:: Input data

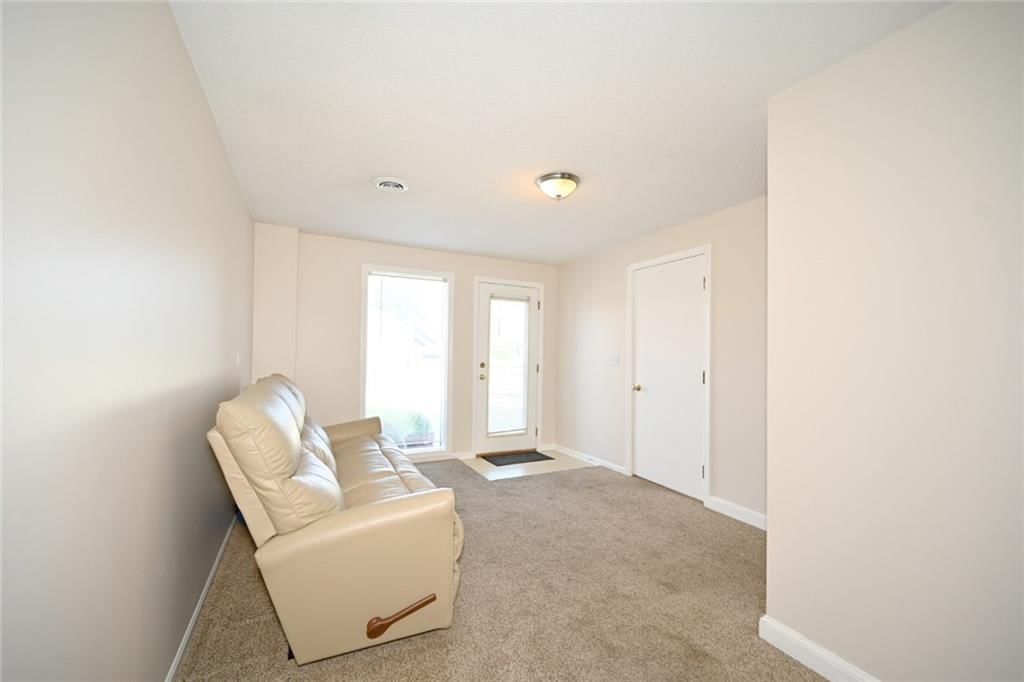 6100 N Cypress Avenue — photo 38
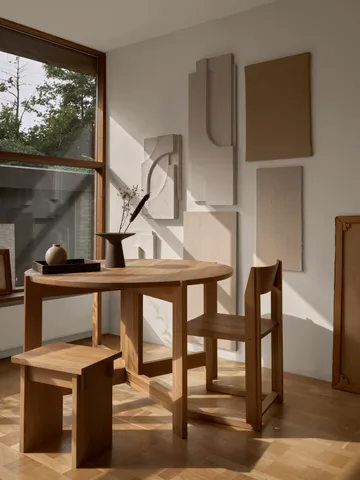 Outline tuoli - Lämmin lakattu tammi-pähkinä - Kristina Dam Studio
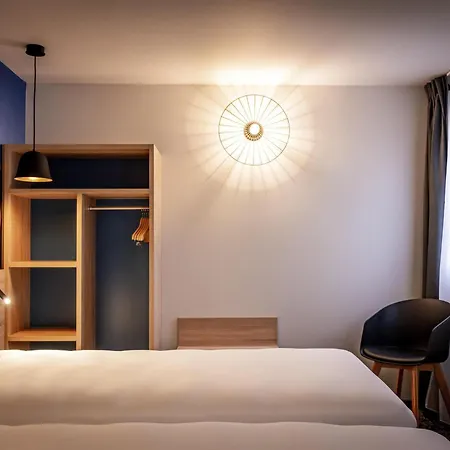 Ibis Styles Valenciennes Foret فندق Petite Forêt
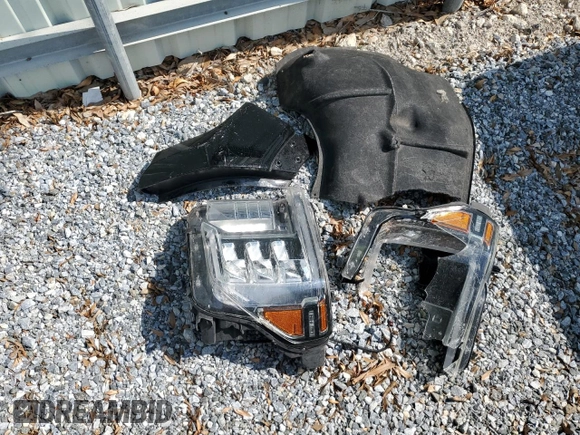 2020 GMC Sierra 2500HD AT4 z VIN 1GT49PEY0LF116721, wystawiony jako Copart lot #55970715 z przebiegiem 45 597 mil mil oraz Szkoda całkowita • Salvage title. Historia ofert i sprzedaży dostępna na DreamBid. Obrazek 12.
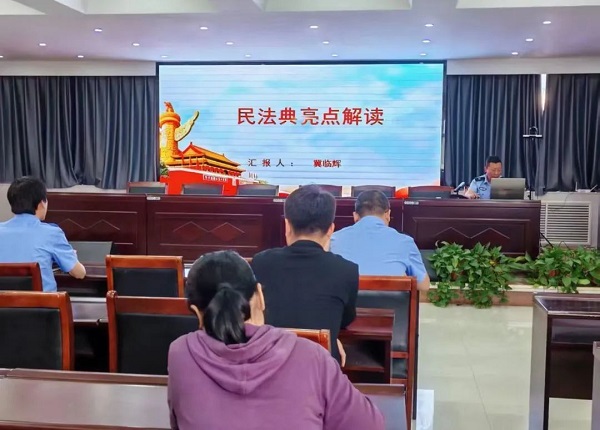 1752808608381073697.jpg 2.jpg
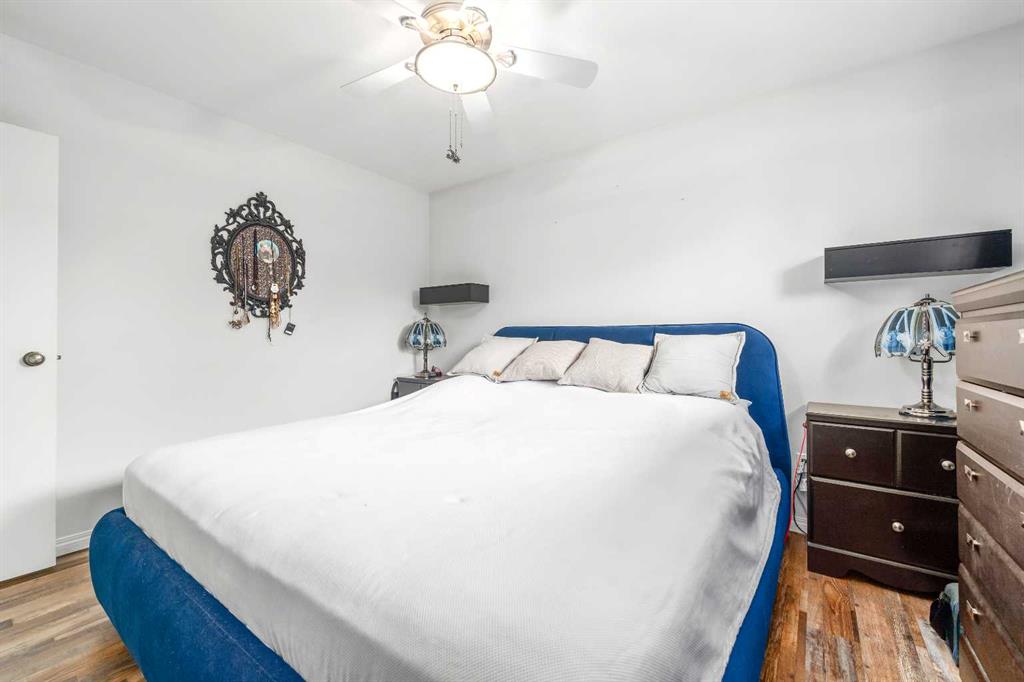 Picture of 131 Mitchell Crescent NW, Medicine Hat Real Estate Listing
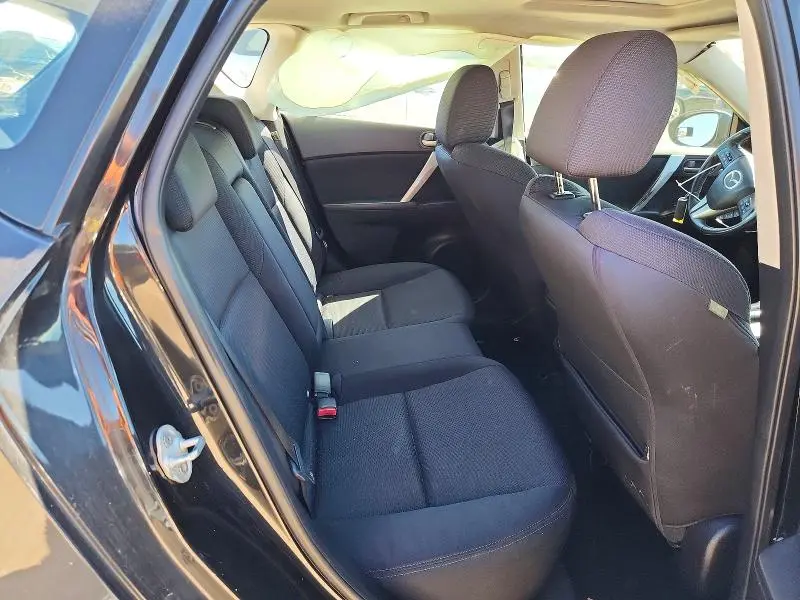 2010 MAZDA 3 S  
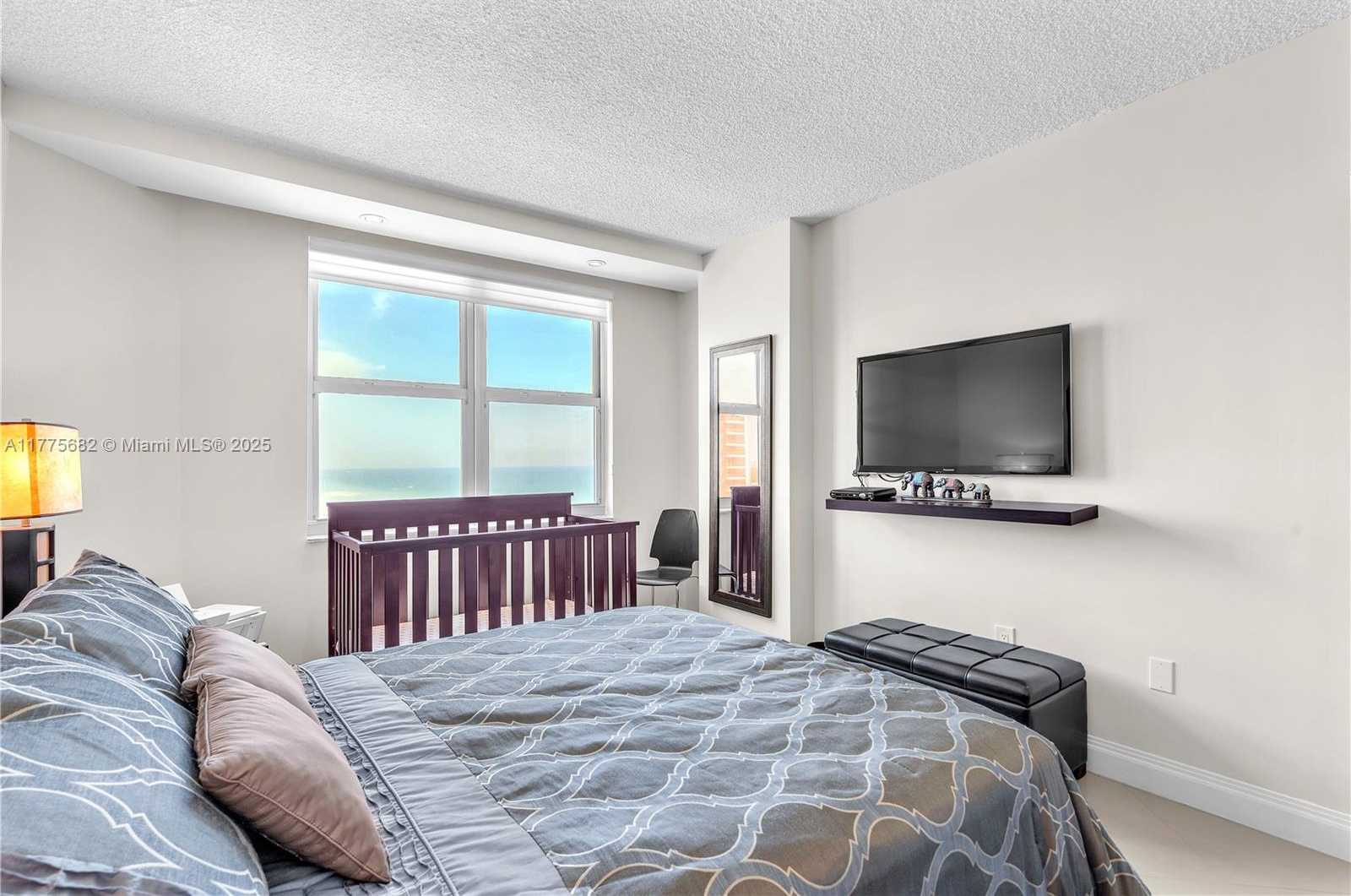 Small Image of 1950 SOUTH OCEAN DR #14H, Hallandale Beach Number 15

::::

• **What needs to be done**: Lay out every line of the records above as a Markdown table with the columns "No." and "Text", skipping blank lines and omitting the pictures.

• **Task answer**:
| No. | Text |
|---|---|
| 1 |  6100 N Cypress Avenue — photo 38 |
| 2 |  Outline tuoli - Lämmin lakattu tammi-pähkinä - Kristina Dam Studio |
| 3 |  Ibis Styles Valenciennes Foret فندق Petite Forêt |
| 4 |  2020 GMC Sierra 2500HD AT4 z VIN 1GT49PEY0LF116721, wystawiony jako Copart lot #55970715 z przebiegiem 45 597 mil mil oraz Szkoda całkowita • Salvage title. Historia ofert i sprzedaży dostępna na DreamBid. Obrazek 12. |
| 5 |  1752808608381073697.jpg 2.jpg |
| 6 |  Picture of 131 Mitchell Crescent NW, Medicine Hat Real Estate Listing |
| 7 |  2010 MAZDA 3 S   |
| 8 |  Small Image of 1950 SOUTH OCEAN DR #14H, Hallandale Beach Number 15 |